#### [Given problem]
Copy out, word for word, the lines from the one containing "Of (x=218, y=229)" through the last line.
··· Records for this task
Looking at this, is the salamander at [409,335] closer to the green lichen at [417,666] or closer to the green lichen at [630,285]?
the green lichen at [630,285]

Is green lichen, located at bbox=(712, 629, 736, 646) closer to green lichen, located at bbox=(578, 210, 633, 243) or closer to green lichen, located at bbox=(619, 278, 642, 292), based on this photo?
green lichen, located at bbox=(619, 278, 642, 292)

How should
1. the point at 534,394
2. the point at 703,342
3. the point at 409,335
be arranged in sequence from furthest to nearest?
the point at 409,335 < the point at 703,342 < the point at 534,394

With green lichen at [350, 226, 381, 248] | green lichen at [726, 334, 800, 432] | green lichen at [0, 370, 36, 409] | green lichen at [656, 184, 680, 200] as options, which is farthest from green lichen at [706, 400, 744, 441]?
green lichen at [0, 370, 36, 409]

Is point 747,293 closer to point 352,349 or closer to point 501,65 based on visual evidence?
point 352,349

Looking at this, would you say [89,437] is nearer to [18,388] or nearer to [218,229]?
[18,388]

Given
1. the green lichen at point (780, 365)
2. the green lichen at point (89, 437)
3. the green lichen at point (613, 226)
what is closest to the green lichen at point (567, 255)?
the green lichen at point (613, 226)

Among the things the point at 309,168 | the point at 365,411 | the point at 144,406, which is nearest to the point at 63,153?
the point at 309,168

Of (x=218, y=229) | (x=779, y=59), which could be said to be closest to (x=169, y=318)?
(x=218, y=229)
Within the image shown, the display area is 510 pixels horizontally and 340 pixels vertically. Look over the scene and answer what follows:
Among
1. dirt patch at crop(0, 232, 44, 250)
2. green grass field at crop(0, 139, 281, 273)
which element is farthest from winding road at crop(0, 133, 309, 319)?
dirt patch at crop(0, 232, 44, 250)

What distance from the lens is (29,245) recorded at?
······
#### [Response to the exercise]
Of (x=218, y=229) | (x=779, y=59), which could be said to be closest to (x=169, y=318)?
(x=218, y=229)
Within the image shown, the display area is 510 pixels horizontally and 340 pixels vertically. Look over the scene and answer what follows:
Among
1. dirt patch at crop(0, 232, 44, 250)
2. green grass field at crop(0, 139, 281, 273)
which element is farthest from winding road at crop(0, 133, 309, 319)?
dirt patch at crop(0, 232, 44, 250)

What distance from the lens is (29,245) recorded at?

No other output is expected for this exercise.